Sveta Moroz é o fundador e chefe do conselho da Clube Svitanok no Oblast de Donetsk, uma província no leste da Ucrânia que tem visto surtos de conflito armado – e foi parcialmente ocupada pela Rússia – desde 2014. Além de fornecer apoio a pessoas vulneráveis ​​que usam drogas e outras populações-chave, o Club Svitanok realizou pesquisas para investigar o lutas únicas enfrentadas pelas mulheres que usam drogas (WUD) na região.

 

TalkingDrugs: Você pode me falar sobre o trabalho que Clube Svitanok faz, e como você se envolveu com isso?

Sveta Moroz: O Club Svitanok começou em 2002 na Ucrânia como um grupo de autoajuda para pessoas HIV positivas que usam drogas. Mais tarde, nos registramos como uma ONG comunitária sem fins lucrativos. Desde então, o clube organizou várias atividades de prevenção do HIV, programas de troca de agulhas, aconselhamento liderado por colegas e profissionais, atendimento domiciliar, bem como trabalho de defesa para promover os direitos humanos de pessoas vivendo com HIV – e outras populações-chave. – no Oblast de Donetsk.

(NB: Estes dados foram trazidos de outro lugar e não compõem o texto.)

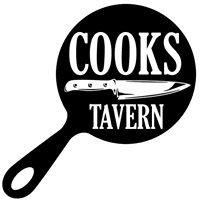 Cooks Tavern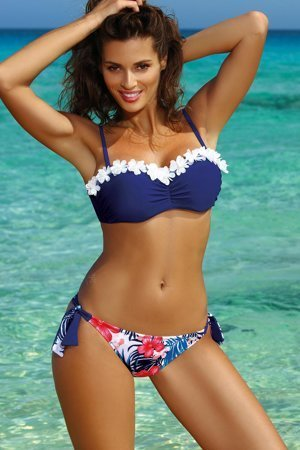 Marko underwired floral bikini set Claudia M-452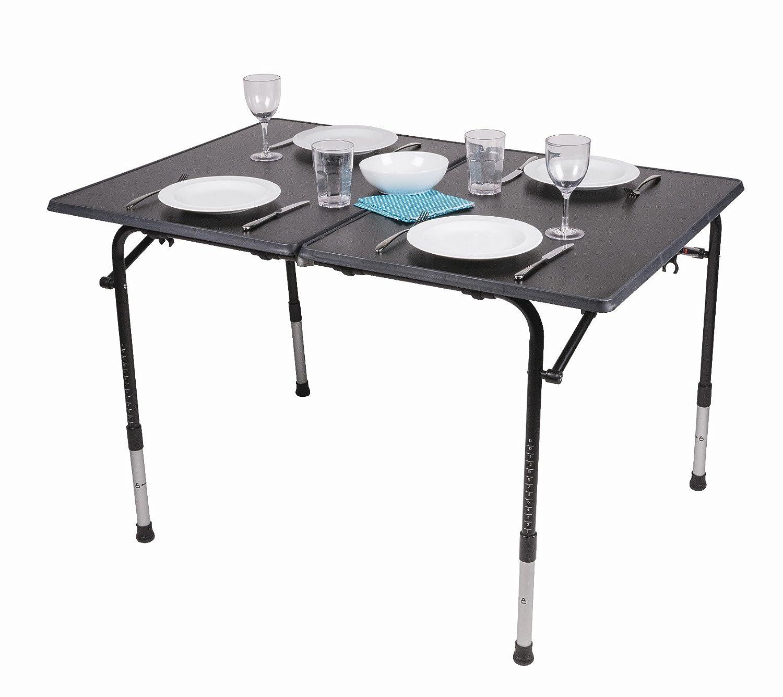 Kampa HI-LO PRO großes Premium Faltbarer Camping Tisch mit verstellbaren Beinen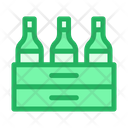 Buckets Beer Bottle Icon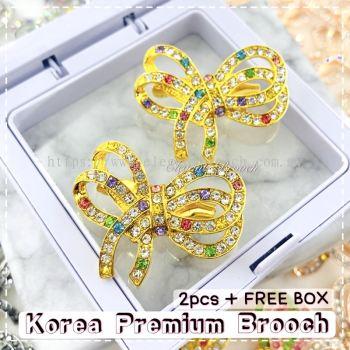 Elegant Brooch 2pcs [FREE BOX]  Korea Premium Brooch Ribbon / Kerongsang Pin Bahu B2851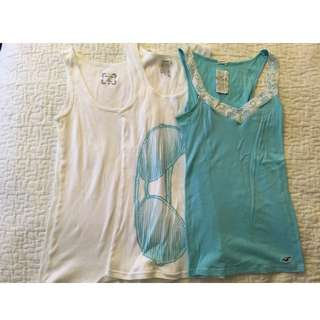 Assorted Tank Tops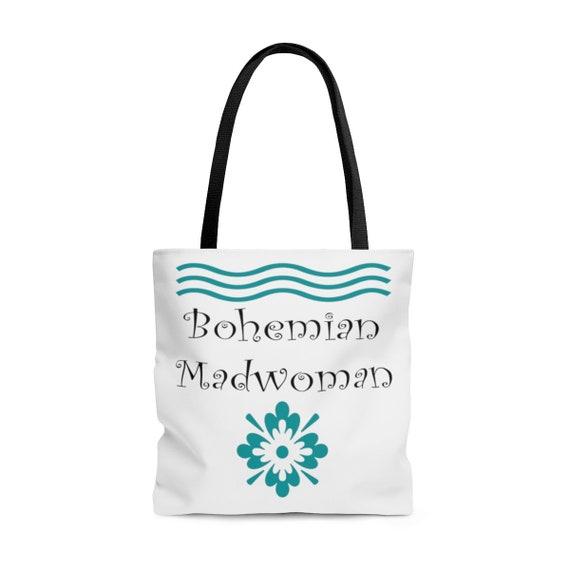Bohemian Madwoman - AOP Tote Bag Signature design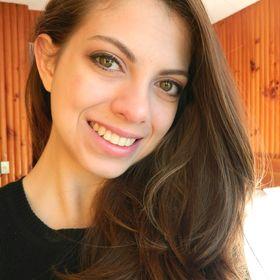 Heloiza Barbosa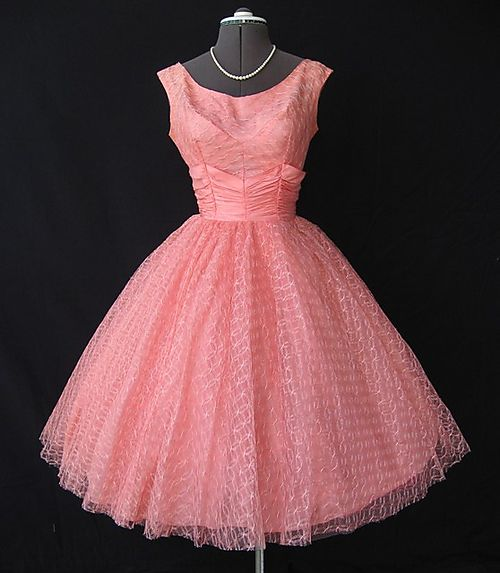 Pinkcoralpromdresses228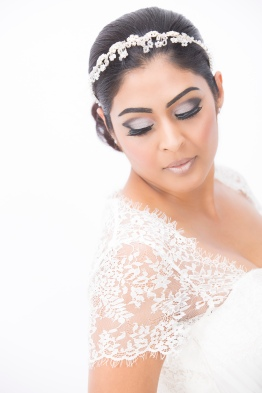 bridal Beauty -1-54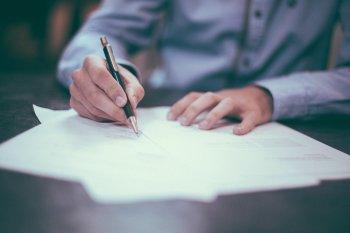 Как легко исправить кредитную историю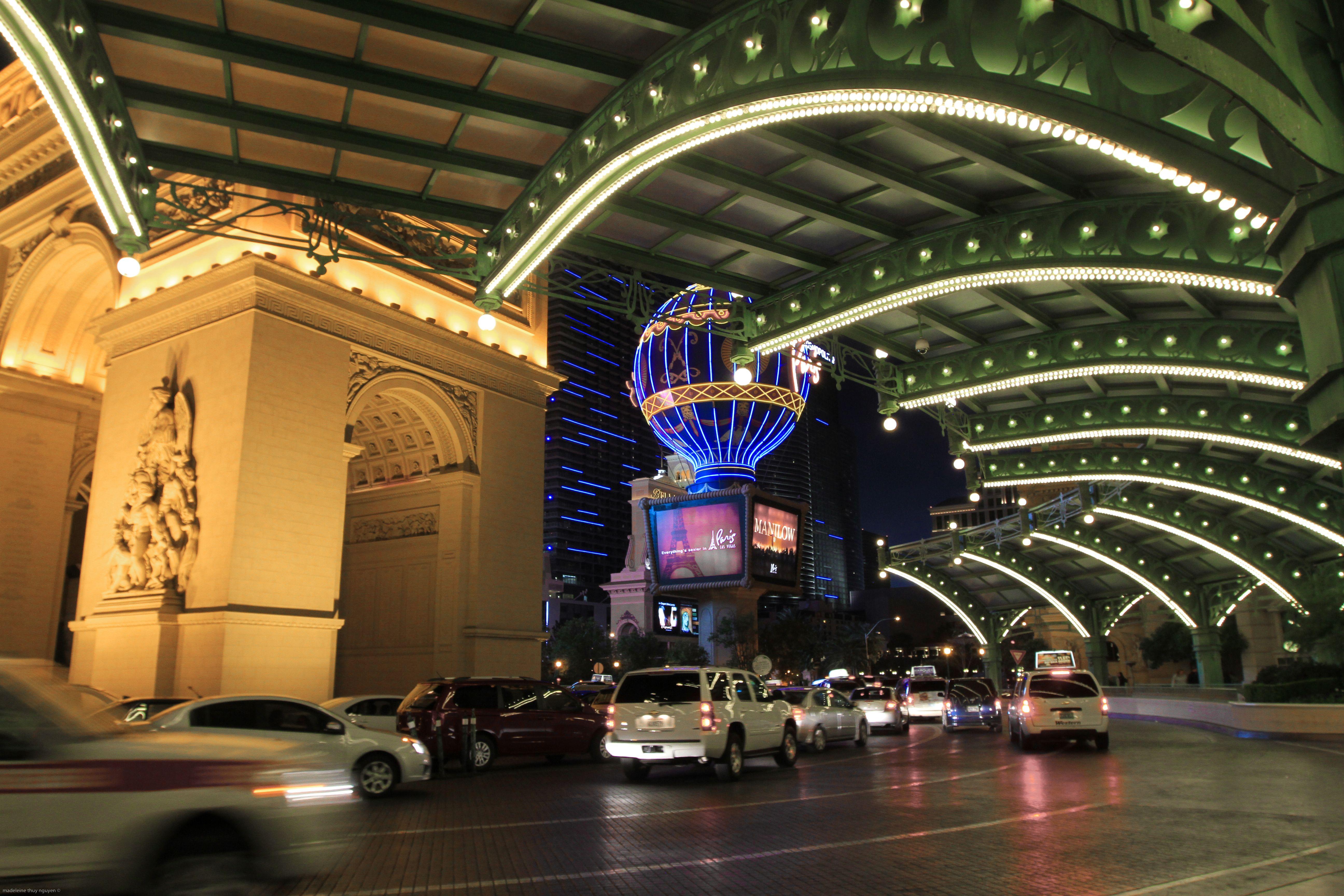 Entrance To The Paris Hotel Las Vegas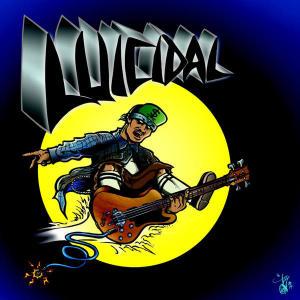 Luicidal - Luicidal - 2014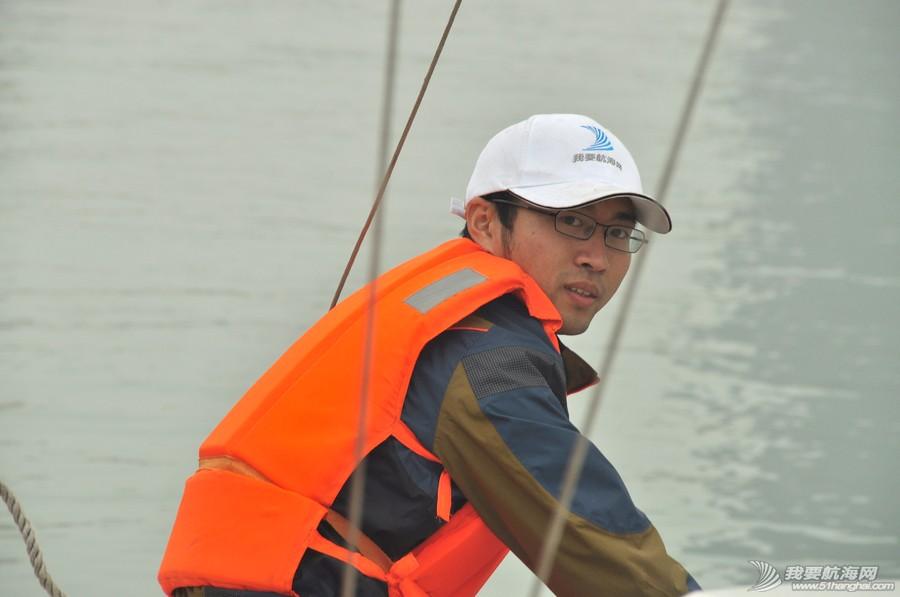 帆船,日照 我要航海网帆船队日照集训片片 DSC_0329.jpg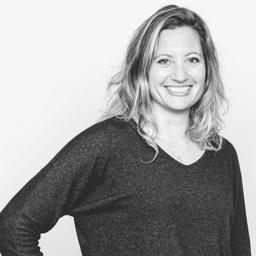 Sandra Müller - Stämpfli AG - Bern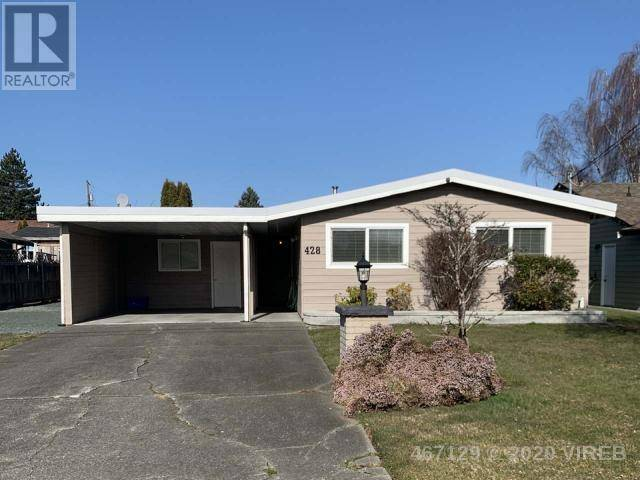 House for sale at 428 Rita Cres Campbell River British Columbia - MLS: 467129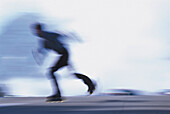 Inline Skating, Blurred Motion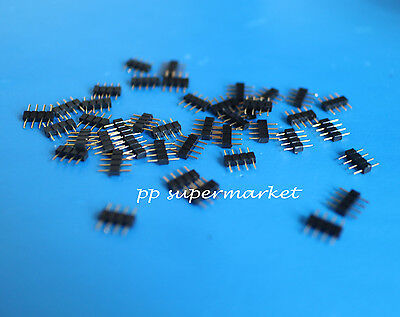 10pcs 4pin Rgb Connector Adapter Needle Male Double 5050 3528 5630 Strip Black
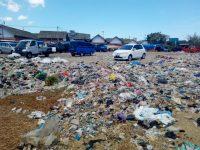 Belakang Pasar Lakessi 'Banjir' Limbah, Warga Usulkan Dibuatkan Bank Sampah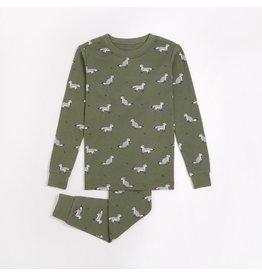 Petit Lem Ensemble Pyjamas 2Mcx, Fox Sleep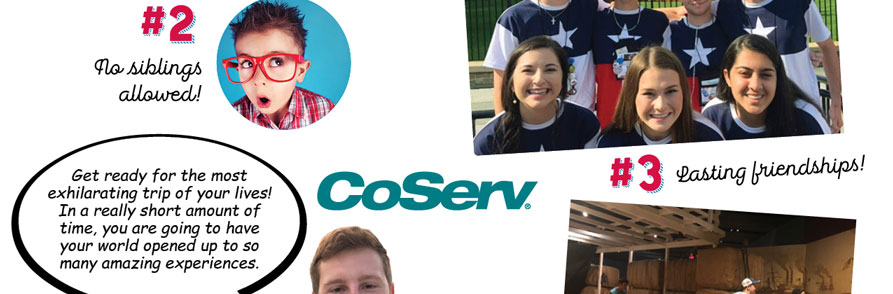 CoServ Youth Leadership Tour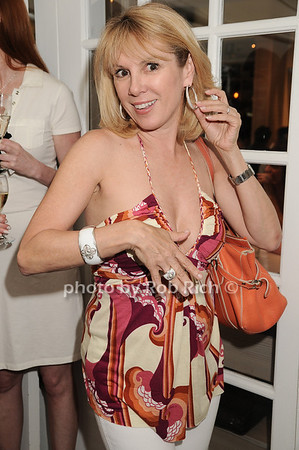 Ramona Singer<br /> at the Grand Opening of Serafina Restaurant in Easthampton on 6-12-10.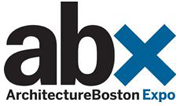 KR+H at ABX, November 14-16, Boston Convention and Exhibition Center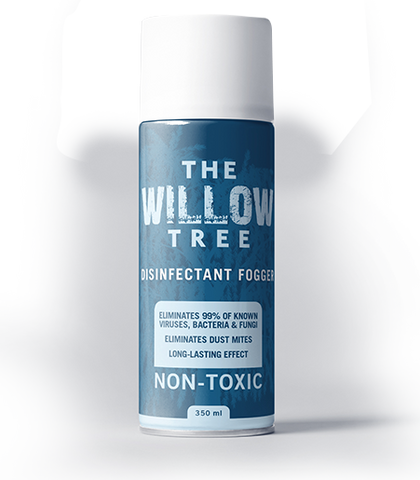 Desanitising Fogger - by The Willow Tree - Granny B's Old Fashioned Paint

Em 2010, o Club Svitanok foi premiado com o Prêmio Fita Vermelha pelo Programa de Desenvolvimento das Nações Unidas e UNAIDS por fornecer liderança excepcional em nosso apoio social para pessoas vivendo com HIV, incluindo órfãos e crianças vulneráveis.

 

TD: Como o conflito afetou os desafios enfrentados pelas mulheres que usam drogas em áreas ocupadas e afetadas por conflitos na Ucrânia?

SM: O conflito armado agravou o risco de violência sexual, física e econômica enfrentado por mulheres que usam drogas. Também teve um impacto negativo no acesso do WUD a cuidados de saúde essenciais, incluindo tratamento e prevenção do HIV e terapia de substituição de opioides (OST).

Muitos WUD foram deslocados pelo conflito e migraram para outras partes da Ucrânia, mas retornaram depois de não conseguirem encontrar moradia ou emprego – um desafio agravado pelo estigma e pela discriminação.

O WUD é um grupo invisível para a maioria das missões da ONU e organizações de direitos humanos que trabalham na zona de conflito. Muitas mulheres também são sobreviventes de tortura e, portanto, precisam de serviços especializados – precisam de apoio psicológico e psicoterapêutico – mas nada disso está disponível. Ninguém trabalha com eles em sua experiência traumática de tortura ou outro tipo de violência.

 

TD: Quais foram os insights mais surpreendentes que você encontrou durante suas entrevistas com mulheres que usam drogas nas áreas afetadas pelo conflito na Ucrânia?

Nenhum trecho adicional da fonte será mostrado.